Il problema è che questo modello sembra essersi esaurito: semplificando, per far fare alla sua economia il passo successivo, la Cina dovrebbe passare da un modello di sviluppo basato sugli investimenti a un modello di sviluppo basato sui consumi, in cui non è più lo stato a indirizzare le risorse dell’economia con investimenti e sussidi ma sono i consumatori e le imprese private a generare il grosso della ricchezza del paese, come succede in tutte le economie mature.
Per passare dal modello di sviluppo vecchio a quello nuovo, la Cina avrebbe bisogno di fare grandi e rischiose riforme di ampi settori della sua economia. Qui le opinioni degli economisti divergono molto, ma si parla per esempio di usare i soldi pubblici non per sussidiare le imprese statali ma per stimolare i consumi; di liberalizzare il settore dei servizi e quello della finanza; di garantire pensioni più adeguate e un sistema sanitario efficiente, in modo che i privati possano avere più certezze nella loro gestione economica; di trovare modi per restituire fiducia alle imprese private, che sono state colpite negli ultimi anni da politiche molto punitive.
Gli economisti citano anche la necessità di ampie riforme sociali a lungo rimandate, come per esempio l’abolizione dell’hukou, un sistema vecchio di decenni che lega l’erogazione dei servizi pubblici e perfino certi diritti al luogo di nascita (i bambini nati fuori da Pechino, per esempio, di regola non potrebbero frequentare le scuole pubbliche della città).

:: Materiale registrato ::

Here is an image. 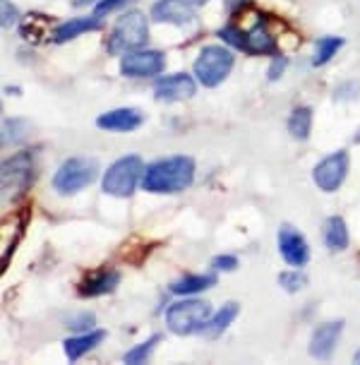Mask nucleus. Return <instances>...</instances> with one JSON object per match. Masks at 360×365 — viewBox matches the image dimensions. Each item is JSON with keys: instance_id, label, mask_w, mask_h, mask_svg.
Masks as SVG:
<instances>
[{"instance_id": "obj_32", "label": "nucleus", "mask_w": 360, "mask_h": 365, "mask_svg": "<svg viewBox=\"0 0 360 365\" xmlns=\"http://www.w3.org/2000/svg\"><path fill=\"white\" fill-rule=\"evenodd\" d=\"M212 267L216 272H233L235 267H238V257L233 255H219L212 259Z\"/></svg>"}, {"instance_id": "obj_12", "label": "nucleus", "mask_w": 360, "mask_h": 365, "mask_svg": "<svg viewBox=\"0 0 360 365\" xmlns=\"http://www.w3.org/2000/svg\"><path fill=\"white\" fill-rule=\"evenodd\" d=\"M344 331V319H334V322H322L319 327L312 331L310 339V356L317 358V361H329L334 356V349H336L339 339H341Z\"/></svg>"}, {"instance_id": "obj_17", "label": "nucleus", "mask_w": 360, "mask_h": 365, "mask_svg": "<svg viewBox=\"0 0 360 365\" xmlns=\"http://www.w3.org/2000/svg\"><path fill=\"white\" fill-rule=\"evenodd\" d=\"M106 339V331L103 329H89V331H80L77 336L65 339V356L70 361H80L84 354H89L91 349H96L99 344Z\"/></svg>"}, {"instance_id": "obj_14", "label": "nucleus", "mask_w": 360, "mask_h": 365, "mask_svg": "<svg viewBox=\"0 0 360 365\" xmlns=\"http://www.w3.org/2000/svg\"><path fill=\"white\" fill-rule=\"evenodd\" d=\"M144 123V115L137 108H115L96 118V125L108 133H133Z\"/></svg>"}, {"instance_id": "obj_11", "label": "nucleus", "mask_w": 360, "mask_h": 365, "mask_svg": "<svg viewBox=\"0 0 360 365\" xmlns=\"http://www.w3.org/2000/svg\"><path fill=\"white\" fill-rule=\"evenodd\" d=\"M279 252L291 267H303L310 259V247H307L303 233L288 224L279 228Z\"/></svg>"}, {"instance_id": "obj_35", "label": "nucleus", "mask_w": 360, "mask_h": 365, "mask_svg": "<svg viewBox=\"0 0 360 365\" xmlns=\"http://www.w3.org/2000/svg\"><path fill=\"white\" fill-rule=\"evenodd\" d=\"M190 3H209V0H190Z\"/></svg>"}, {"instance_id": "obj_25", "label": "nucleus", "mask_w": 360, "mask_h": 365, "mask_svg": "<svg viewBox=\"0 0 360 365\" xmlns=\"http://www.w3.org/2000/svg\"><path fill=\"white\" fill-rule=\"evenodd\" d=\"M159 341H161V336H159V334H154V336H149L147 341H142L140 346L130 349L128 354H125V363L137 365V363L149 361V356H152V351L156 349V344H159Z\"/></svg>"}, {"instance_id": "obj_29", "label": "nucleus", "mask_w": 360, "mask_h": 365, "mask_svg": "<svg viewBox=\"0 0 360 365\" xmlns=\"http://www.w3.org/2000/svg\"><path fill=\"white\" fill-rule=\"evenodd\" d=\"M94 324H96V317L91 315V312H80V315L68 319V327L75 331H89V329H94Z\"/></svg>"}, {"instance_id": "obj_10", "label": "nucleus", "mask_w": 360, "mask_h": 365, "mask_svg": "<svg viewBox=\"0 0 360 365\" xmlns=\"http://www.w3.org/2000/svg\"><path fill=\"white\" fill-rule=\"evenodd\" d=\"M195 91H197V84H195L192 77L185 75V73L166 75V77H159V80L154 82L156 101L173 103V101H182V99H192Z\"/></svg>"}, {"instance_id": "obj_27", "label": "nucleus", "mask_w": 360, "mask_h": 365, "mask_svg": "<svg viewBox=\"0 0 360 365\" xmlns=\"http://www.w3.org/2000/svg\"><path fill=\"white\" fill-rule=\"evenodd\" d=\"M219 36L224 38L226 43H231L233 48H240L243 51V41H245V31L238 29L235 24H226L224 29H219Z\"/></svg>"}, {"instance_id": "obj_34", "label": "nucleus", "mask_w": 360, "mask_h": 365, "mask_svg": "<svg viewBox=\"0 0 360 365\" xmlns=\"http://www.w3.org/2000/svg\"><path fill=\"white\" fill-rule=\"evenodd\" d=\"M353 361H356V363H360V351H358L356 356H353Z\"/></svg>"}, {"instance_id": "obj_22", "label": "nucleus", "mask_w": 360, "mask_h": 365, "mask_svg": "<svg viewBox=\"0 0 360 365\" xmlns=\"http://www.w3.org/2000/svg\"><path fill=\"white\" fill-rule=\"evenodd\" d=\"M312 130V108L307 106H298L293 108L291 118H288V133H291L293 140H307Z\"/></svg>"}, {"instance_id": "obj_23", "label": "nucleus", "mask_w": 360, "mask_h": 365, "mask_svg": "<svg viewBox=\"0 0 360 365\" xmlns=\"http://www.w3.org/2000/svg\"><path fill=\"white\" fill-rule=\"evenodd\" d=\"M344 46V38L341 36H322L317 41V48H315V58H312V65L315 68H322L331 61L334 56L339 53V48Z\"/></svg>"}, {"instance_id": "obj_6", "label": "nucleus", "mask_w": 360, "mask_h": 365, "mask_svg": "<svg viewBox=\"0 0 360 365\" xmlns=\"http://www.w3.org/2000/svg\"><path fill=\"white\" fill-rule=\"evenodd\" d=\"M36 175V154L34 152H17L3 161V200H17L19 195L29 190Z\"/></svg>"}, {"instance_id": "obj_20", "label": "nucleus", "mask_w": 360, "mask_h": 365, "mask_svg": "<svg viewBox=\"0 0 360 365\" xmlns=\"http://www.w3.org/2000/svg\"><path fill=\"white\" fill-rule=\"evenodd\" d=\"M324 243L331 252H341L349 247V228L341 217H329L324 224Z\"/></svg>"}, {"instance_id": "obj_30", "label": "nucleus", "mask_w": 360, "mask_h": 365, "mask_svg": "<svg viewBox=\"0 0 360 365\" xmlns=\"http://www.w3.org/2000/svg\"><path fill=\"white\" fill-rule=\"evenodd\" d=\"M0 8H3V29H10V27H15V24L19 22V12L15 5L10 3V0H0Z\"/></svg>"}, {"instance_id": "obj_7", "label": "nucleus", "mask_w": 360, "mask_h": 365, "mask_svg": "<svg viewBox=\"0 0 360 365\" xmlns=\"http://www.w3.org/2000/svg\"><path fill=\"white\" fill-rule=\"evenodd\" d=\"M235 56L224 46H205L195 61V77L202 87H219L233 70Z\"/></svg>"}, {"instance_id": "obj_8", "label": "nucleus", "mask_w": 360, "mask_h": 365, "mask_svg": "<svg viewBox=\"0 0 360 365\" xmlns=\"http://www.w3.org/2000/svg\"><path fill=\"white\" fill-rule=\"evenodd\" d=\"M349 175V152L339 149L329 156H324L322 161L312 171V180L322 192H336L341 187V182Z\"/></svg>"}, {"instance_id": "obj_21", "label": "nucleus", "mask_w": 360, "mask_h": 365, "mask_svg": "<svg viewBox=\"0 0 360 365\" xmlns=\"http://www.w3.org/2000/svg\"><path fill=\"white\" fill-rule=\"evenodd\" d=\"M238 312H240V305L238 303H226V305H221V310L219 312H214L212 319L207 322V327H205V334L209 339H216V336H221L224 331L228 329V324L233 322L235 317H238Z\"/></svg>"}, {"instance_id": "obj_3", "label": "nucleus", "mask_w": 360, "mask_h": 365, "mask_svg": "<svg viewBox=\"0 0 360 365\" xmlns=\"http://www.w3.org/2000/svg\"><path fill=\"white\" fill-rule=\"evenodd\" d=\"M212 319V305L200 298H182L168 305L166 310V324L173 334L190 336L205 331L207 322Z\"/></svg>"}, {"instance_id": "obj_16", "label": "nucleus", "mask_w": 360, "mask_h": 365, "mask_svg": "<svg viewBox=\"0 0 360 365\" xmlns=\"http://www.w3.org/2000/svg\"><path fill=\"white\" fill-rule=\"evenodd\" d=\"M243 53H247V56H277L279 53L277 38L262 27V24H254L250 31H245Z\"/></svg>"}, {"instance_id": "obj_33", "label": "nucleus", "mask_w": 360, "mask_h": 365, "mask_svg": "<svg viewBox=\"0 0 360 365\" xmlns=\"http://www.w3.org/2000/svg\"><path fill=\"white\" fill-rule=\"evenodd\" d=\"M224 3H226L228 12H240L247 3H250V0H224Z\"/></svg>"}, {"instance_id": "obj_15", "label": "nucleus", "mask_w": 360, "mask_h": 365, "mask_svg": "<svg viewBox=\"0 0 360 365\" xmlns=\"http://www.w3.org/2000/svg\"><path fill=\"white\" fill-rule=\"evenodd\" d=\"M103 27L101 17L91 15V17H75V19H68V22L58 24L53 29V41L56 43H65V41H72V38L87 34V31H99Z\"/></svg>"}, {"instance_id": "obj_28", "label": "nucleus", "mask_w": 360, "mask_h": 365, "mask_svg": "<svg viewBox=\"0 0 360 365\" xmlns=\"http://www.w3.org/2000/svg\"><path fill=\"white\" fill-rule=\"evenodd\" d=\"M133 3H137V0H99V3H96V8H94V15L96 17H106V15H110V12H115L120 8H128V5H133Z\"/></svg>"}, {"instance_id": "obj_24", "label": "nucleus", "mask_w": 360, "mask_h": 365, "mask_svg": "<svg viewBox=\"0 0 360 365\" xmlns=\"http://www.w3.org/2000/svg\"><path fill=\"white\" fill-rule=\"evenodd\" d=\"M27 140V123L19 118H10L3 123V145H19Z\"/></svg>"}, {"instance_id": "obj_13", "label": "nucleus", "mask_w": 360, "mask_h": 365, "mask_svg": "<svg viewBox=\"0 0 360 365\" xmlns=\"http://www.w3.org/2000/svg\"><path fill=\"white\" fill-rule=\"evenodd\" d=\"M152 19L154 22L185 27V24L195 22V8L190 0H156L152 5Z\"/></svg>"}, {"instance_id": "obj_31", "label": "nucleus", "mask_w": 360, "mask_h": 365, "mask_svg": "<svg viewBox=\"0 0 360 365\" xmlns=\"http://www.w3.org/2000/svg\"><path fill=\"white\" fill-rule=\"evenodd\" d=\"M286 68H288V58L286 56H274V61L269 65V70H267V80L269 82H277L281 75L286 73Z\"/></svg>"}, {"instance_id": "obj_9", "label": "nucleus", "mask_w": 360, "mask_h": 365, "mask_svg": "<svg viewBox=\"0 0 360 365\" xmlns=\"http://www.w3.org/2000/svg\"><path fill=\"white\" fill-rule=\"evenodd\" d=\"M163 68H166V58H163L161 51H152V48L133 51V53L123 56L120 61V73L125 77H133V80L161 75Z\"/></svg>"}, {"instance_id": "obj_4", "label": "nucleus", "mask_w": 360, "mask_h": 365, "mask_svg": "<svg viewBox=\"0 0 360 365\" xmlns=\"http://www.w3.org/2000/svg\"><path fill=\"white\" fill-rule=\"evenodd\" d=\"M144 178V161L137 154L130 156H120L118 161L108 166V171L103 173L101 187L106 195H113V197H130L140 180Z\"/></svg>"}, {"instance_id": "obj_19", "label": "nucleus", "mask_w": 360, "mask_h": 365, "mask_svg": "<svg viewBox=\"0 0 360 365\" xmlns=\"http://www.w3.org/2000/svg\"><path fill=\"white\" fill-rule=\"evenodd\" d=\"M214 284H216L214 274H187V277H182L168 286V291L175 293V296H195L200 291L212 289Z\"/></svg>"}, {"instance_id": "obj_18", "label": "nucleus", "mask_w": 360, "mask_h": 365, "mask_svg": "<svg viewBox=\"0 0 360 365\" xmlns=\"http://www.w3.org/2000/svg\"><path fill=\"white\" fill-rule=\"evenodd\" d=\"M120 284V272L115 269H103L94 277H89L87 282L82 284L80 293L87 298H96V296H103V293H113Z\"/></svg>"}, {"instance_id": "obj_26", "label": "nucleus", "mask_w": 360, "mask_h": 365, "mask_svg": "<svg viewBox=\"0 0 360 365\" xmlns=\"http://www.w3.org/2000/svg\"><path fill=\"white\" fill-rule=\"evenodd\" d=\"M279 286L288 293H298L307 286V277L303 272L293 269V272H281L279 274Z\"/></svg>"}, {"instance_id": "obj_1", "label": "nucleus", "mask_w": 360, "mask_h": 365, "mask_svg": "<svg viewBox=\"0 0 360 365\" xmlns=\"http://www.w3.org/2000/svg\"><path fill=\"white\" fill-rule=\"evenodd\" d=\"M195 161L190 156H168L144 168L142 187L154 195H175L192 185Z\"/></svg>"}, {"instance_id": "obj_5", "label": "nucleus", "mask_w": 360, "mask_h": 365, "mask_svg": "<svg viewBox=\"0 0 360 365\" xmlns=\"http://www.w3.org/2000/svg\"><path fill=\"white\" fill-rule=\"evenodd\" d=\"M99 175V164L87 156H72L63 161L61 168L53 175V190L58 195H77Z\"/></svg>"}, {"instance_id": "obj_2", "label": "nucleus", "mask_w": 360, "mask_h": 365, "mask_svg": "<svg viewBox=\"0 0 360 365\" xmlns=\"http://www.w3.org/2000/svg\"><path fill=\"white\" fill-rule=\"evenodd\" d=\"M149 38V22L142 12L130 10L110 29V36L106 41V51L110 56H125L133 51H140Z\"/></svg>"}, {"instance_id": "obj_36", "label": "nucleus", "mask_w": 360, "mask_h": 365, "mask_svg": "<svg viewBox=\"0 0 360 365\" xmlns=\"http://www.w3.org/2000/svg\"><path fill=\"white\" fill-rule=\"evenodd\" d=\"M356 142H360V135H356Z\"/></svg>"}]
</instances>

:: Compito 1 ::
Secondo la pagina, per quale motivo la Cina dovrebbe garantire pensioni più adeguate e un sistema sanitario efficiente?
:: Compito 2 ::
Elenca tutte le riforme che, secondo la pagina, gli economisti citano per il passaggio della Cina al nuovo modello di sviluppo.

:: Risposta corretta 1 ::
Servirebbe a dare ai privati più certezze nella loro gestione economica.

:: Risposta corretta 2 ::
- Usare i soldi pubblici per stimolare i consumi anziché per sussidiare le imprese statali.
- Liberalizzare il settore dei servizi e quello della finanza.
- Garantire pensioni più adeguate e un sistema sanitario efficiente.
- Trovare modi per restituire fiducia alle imprese private.
- Abolire l'hukou, il sistema che lega l'erogazione dei servizi pubblici e certi diritti al luogo di nascita.